Sampai saat ini Partai Gerindra sepertinya masih merasa was-was menjelang waktu pendaftaran calon presiden dan wakil presiden yang baru akan dimulai pada Agustus 2018. Ketakutan yang dirasakan oleh partai ini bukan lantaran Ketua Umum Prabowo Subianto enggan untuk kembali mencalonkan diri menjadi presiden, melainkan belum adanya tiket dalam bentuk presedential threshold sebagai syarat untuk bisa mencalonkan presiden dan wakil presiden ke Komisi Pemilihan Umum.
Hingga sekarang, kita semua tahu bahwa partai politik yang masih setia dengan Gerindra adalah Partai Keadilan Sejahtera, hal tersebut terjadi sudah sejak Pemilihan Presiden dan Wakil Presiden tahun 2014 lalu. Seiring berjalannya waktu, Gerindra dan PKS yang ketika itu menamakan diri sebagai Koalisi Merah Putih (KMP) ditinggalkan oleh banyak partai politik lain yang sebelumnya sudah sama-sama berjuang memenangkan Prabowo-Hatta walau pada akhirnya gagal.

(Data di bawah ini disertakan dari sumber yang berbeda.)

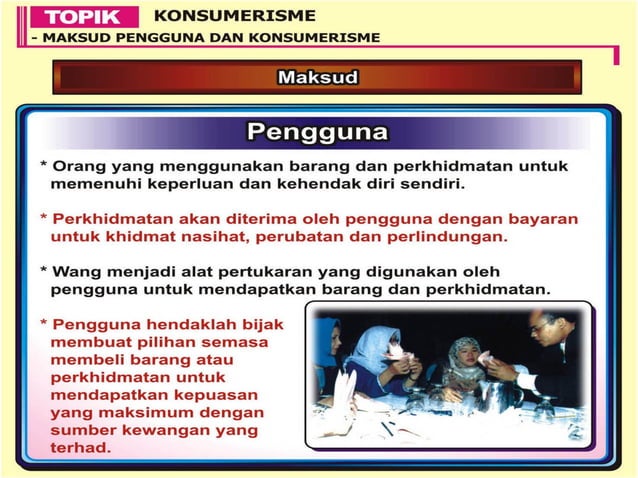 TOPIK KONSUMERISME

- MAKSUD PENGGUNA DAN KONSUMERISME

Maksud

Pengguna

* Orang yang menggunakan barang dan perkhidmatan untuk memenuhi keperluan dan kehendak diri sendiri.

* Perkhidmatan akan diterima oleh pengguna dengan bayaran untuk khidmat nasihat, perubatan dan perlindungan.

* Wang menjadi alat pertukaran yang digunakan oleh pengguna untuk mendapatkan barang dan perkhidmatan.

* Pengguna hendaklah bijak membuat pilihan semasa membeli barang atau perkhidmatan untuk mendapatkan kepuasan yang maksimum dengan sumber kewangan yang terhad.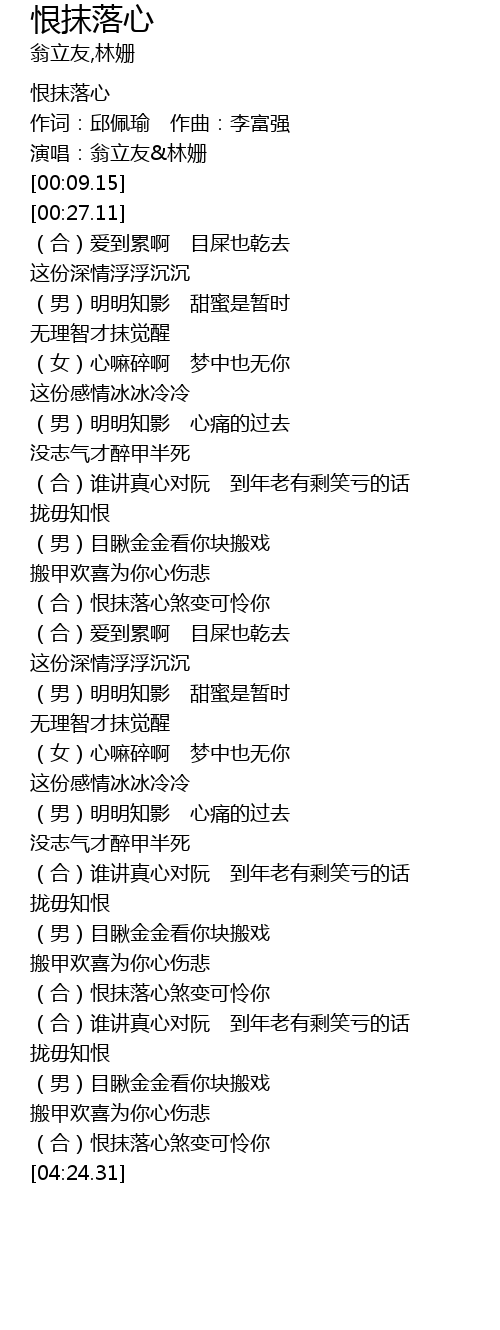 恨抹落心
翁立友,林姗

恨抹落心
作词：邱佩瑜　作曲：李富强
演唱：翁立友&林姗
[00:09.15]
[00:27.11]
（合）爱到累啊　目屎也乾去
这份深情浮浮沉沉
（男）明明知影　甜蜜是暂时
无理智才抹觉醒
（女）心嘛碎啊　梦中也无你
这份感情冰冰冷冷
（男）明明知影　心痛的过去
没志气才醉甲半死
（合）谁讲真心对阮　到年老有剩笑亏的话
拢毋知恨
（男）目瞅金金看你块搬戏
搬甲欢喜为你心伤悲
（合）恨抹落心煞变可怜你
（合）爱到累啊　目屎也乾去
这份深情浮浮沉沉
（男）明明知影　甜蜜是暂时
无理智才抹觉醒
（女）心嘛碎啊　梦中也无你
这份感情冰冰冷冷
（男）明明知影　心痛的过去
没志气才醉甲半死
（合）谁讲真心对阮　到年老有剩笑亏的话
拢毋知恨
（男）目瞅金金看你块搬戏
搬甲欢喜为你心伤悲
（合）恨抹落心煞变可怜你
（合）谁讲真心对阮　到年老有剩笑亏的话
拢毋知恨
（男）目瞅金金看你块搬戏
搬甲欢喜为你心伤悲
（合）恨抹落心煞变可怜你
[04:24.31]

Partai-partai yang akhirnya memilih untuk mencari peruntungan di koalisi pendukung pemerintahan adalah PAN, PPP, dan Golkar. Meski demikian, Anis Matta mampu meyakinkan kadernya untuk tetap bersama dengan barisan Gerindra di KMP sampai sekarang, ini salah satu bukti betapa solidnya kedua sekutu tersebut dalam bekerja sama untuk merebut tonggak kekuasaan.
Tetapi harus dicatat, bahwa politik tidak cukup hanya dengan bermodalkan soliditas antar kader atau partai saja. Persis dengan yang terjadi sekarang ini, saat peraturan Pemilu mengharuskan ambang batas pencalonan presiden dan wakil presiden sebesar 20 persen dari total kursi DPR RI atau 25 persen perolehan suara nasional pada Pemilu sebelumnya, maka tidak bisa ditawar lagi.Â
Kenyataannya, Gerindra setidaknya membutuhkan dukungan dari satu partai politik lagi untuk bisa mencalonkan presiden sendiri. Ironisnya, sampai sekarang antara Gerindra dengan PKS sama-sama belum menyatakan sikap secara resmi untuk berkoalisi. Seperti yang disampaikan oleh Direktur Pencapresan DPP PKS, Suhud Alynudin. Ia menegaskan politik masih sangat cair, sehingga belum tentu PKS tetap bersama dengan Gerindra saat 2019 nanti.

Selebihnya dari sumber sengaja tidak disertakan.